Through the Language Glass: Why the World Looks Different in Other Languages by Guy Deutscher [Book Review]
At first, the idea that language affects the way we think seems plausible, if not obvious. Given that we often perceive people of different cultures to be thinking differently, and language is often coterminous with culture, one might be forgiven for assuming that language was the cause of the divergence. These ideas crystallized in the early twentieth century with the Sapir-Whorf hypothesis, which claimed that Native Americans whose languages lacked a clear reference to time were unable to conceive of time as a linear concept. Such ideas have seized the attention of those in many fields: for example, philosophers such as Mill or Nietzsche who used the etymology of words to justify their social theories. The belief in the power of language to radically affect human thought continues in popular consciousness.

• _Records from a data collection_
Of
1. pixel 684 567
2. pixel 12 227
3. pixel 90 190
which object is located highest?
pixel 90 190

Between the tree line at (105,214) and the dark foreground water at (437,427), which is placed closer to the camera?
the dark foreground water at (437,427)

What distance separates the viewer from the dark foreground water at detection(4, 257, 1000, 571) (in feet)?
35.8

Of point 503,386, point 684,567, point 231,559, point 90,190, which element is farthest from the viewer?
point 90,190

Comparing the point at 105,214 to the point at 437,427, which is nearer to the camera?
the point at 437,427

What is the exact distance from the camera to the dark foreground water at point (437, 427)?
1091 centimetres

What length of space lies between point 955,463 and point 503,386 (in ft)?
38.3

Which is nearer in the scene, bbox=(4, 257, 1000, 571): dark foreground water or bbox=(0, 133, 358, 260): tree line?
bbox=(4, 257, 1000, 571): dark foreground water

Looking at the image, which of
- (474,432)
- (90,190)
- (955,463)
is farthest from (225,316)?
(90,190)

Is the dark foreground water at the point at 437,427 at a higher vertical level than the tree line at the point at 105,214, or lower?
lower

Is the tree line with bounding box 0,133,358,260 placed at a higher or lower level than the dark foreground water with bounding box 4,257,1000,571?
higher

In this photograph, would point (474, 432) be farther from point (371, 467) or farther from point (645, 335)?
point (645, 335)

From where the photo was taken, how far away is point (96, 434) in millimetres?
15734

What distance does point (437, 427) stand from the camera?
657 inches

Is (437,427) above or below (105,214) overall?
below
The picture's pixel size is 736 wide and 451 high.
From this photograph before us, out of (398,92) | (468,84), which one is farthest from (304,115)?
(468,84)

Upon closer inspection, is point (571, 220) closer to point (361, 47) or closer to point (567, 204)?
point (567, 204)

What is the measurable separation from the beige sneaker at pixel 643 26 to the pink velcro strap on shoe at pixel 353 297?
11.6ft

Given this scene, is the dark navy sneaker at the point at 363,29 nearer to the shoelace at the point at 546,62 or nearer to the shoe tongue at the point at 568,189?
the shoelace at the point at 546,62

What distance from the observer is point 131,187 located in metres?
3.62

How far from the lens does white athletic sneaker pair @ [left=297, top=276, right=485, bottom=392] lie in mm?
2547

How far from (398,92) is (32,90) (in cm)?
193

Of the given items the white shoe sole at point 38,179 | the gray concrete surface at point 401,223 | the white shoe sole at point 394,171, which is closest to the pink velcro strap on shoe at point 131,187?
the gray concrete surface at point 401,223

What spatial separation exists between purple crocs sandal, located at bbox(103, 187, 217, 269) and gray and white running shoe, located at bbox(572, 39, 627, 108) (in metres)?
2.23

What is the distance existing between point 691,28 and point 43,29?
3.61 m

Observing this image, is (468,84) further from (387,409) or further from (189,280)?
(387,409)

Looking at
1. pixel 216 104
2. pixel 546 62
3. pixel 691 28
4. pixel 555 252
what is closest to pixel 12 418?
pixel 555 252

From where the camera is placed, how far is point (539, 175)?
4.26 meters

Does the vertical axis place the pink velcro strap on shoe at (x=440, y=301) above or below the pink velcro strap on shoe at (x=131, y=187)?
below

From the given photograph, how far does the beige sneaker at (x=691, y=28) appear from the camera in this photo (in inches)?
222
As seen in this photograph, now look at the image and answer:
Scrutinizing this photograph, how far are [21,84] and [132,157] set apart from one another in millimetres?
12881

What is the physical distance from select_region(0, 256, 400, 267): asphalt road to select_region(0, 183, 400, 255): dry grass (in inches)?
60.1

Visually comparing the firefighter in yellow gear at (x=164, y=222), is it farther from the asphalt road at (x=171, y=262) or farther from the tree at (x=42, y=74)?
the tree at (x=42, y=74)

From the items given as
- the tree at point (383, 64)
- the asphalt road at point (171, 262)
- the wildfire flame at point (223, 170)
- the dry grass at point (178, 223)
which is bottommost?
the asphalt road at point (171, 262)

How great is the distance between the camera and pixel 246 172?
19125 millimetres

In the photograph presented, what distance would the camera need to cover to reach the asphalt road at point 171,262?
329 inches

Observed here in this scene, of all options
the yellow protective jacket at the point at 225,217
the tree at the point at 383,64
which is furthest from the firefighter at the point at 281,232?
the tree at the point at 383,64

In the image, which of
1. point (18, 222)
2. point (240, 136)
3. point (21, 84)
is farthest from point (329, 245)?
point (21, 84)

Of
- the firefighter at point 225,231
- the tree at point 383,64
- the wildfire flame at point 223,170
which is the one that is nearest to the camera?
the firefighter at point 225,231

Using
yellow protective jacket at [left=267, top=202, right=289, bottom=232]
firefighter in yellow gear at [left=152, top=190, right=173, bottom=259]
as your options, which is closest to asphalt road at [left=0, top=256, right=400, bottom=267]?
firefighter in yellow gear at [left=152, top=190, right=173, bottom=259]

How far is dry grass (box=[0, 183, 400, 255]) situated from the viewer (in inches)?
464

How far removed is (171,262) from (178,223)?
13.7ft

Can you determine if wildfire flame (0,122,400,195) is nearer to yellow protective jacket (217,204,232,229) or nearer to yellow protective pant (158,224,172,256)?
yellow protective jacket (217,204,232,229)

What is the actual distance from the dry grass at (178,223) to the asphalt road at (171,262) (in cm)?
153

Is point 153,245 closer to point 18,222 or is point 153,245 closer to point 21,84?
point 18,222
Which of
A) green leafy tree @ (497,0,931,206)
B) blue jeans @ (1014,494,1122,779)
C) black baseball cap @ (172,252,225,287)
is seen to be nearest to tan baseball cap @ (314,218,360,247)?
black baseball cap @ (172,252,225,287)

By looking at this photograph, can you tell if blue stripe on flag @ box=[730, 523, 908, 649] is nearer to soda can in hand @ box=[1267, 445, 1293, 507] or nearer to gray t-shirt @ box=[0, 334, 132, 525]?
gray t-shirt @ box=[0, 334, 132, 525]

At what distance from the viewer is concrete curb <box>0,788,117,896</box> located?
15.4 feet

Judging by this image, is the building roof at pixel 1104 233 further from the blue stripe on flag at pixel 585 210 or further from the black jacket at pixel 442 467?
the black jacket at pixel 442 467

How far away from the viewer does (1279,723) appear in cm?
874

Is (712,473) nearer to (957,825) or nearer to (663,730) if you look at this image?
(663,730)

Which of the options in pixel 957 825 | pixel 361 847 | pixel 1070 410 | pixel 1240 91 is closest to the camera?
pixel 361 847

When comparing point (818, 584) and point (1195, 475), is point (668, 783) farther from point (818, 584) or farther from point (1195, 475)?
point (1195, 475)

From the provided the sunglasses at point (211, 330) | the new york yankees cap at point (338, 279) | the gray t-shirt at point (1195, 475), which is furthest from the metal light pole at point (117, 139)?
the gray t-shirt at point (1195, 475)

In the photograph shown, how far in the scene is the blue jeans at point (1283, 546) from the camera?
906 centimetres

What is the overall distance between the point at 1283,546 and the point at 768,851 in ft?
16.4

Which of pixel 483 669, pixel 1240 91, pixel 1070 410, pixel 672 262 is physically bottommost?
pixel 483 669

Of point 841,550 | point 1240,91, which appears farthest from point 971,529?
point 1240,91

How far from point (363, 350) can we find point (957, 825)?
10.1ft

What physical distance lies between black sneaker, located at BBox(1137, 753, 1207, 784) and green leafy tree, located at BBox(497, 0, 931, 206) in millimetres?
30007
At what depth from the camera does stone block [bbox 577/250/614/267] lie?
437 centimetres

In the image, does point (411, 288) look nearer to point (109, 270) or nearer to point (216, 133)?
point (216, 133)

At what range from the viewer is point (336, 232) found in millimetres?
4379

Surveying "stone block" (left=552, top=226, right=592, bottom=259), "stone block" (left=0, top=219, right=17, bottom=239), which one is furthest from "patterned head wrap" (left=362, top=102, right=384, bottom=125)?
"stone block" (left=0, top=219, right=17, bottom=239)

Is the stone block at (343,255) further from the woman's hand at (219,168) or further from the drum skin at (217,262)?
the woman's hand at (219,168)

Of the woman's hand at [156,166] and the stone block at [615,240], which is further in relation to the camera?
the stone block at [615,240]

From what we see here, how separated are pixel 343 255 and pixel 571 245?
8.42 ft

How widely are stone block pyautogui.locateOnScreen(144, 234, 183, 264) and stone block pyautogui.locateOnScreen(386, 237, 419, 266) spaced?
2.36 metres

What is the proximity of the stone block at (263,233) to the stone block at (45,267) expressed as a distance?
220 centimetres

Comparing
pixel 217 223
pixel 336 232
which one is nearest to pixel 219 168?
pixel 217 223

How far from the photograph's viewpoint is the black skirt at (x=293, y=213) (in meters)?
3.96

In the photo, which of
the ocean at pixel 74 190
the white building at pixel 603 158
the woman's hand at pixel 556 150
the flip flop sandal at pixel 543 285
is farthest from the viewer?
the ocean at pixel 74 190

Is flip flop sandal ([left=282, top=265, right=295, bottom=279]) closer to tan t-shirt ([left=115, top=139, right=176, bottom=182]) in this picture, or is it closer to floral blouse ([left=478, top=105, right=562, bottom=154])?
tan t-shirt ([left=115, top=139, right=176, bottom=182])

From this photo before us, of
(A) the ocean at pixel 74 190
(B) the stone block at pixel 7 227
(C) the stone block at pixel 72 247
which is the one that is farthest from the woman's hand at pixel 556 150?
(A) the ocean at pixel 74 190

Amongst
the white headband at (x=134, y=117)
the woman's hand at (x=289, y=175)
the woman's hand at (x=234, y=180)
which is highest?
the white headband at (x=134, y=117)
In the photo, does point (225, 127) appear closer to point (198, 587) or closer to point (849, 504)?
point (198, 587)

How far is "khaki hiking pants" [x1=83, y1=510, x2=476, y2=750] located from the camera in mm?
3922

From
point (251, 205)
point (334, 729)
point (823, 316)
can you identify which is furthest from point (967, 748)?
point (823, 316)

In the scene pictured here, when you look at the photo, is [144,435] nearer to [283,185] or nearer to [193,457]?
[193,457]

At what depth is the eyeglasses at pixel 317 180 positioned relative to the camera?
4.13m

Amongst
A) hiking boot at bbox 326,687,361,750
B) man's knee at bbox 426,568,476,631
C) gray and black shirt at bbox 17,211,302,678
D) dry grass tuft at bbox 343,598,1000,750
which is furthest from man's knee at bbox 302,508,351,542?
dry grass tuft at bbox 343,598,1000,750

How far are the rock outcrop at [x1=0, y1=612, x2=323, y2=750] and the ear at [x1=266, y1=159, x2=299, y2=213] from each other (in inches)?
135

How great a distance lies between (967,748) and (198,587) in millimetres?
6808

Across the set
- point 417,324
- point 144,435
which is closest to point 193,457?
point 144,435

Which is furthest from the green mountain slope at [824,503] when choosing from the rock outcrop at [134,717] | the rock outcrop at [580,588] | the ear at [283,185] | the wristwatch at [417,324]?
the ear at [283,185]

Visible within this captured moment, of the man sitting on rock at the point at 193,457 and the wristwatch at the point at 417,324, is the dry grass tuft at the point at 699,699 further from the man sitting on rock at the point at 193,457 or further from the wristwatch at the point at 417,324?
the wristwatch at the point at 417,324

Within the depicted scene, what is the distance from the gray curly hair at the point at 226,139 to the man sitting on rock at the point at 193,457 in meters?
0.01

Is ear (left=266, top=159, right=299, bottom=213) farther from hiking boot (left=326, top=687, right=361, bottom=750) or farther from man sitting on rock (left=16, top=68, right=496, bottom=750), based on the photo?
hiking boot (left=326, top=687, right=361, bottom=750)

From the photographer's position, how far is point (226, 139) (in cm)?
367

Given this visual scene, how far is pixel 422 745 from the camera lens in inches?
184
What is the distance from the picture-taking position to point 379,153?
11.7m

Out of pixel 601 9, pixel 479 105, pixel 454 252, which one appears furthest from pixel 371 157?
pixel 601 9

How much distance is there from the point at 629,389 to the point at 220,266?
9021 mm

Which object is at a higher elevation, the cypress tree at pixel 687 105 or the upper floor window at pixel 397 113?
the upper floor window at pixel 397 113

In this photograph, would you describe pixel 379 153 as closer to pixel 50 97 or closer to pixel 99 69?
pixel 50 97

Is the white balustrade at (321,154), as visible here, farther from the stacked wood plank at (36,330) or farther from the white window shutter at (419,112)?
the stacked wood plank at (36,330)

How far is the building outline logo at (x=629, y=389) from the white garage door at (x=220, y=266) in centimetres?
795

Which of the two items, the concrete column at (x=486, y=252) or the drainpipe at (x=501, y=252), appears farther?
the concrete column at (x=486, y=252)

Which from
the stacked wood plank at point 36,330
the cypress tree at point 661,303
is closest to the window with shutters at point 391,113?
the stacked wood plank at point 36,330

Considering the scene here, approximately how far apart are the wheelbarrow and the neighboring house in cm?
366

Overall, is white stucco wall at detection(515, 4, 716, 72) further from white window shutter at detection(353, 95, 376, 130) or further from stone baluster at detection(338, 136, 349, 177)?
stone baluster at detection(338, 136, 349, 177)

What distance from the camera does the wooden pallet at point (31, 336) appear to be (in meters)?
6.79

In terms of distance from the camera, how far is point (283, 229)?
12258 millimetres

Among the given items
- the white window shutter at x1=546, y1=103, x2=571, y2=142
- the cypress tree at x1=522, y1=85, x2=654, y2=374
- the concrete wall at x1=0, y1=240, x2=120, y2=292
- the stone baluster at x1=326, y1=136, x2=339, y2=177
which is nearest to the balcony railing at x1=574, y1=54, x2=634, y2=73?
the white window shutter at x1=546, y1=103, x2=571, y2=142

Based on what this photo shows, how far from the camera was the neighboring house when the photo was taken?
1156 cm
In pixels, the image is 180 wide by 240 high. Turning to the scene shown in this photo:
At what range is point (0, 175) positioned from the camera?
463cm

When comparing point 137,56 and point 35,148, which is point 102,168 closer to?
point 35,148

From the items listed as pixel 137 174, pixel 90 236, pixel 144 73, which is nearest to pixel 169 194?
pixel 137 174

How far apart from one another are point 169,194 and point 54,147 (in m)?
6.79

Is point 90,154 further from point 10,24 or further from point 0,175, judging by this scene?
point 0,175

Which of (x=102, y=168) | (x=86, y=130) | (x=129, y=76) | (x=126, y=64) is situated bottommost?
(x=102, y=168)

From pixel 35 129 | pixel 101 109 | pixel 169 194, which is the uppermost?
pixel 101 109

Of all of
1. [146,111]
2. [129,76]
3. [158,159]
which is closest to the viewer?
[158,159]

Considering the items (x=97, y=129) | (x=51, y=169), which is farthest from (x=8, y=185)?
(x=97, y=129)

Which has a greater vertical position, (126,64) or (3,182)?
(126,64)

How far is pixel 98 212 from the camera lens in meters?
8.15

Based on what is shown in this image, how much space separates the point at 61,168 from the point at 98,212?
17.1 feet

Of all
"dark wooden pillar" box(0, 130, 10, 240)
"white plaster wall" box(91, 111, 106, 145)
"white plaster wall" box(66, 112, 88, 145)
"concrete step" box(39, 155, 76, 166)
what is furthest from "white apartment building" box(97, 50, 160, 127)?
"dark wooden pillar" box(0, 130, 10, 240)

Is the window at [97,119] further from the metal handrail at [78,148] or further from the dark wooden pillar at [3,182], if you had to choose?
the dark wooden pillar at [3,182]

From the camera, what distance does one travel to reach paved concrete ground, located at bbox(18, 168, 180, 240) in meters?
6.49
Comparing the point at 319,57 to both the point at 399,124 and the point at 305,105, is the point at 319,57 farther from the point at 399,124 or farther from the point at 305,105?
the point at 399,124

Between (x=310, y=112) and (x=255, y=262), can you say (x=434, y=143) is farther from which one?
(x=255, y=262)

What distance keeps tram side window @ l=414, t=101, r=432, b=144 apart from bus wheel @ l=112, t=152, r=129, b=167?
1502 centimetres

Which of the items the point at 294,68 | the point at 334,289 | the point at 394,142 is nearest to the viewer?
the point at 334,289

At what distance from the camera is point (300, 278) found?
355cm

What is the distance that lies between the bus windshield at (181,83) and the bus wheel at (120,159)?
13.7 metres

• _REQUESTS_
a) According to the book review, why might one be forgiven for assuming that language causes people of different cultures to think differently? Answer in one to three sentences.
b) Report every line of the entries that contains the word "away".

• _RESULTS FOR THE EXERCISE_
a) We often perceive people of different cultures to be thinking differently, and language is often coterminous with culture. That makes it easy to assume that language was the cause of the divergence.

b)
From where the photo was taken, how far away is point (96, 434) in millimetres?
How far away from the viewer does (1279,723) appear in cm?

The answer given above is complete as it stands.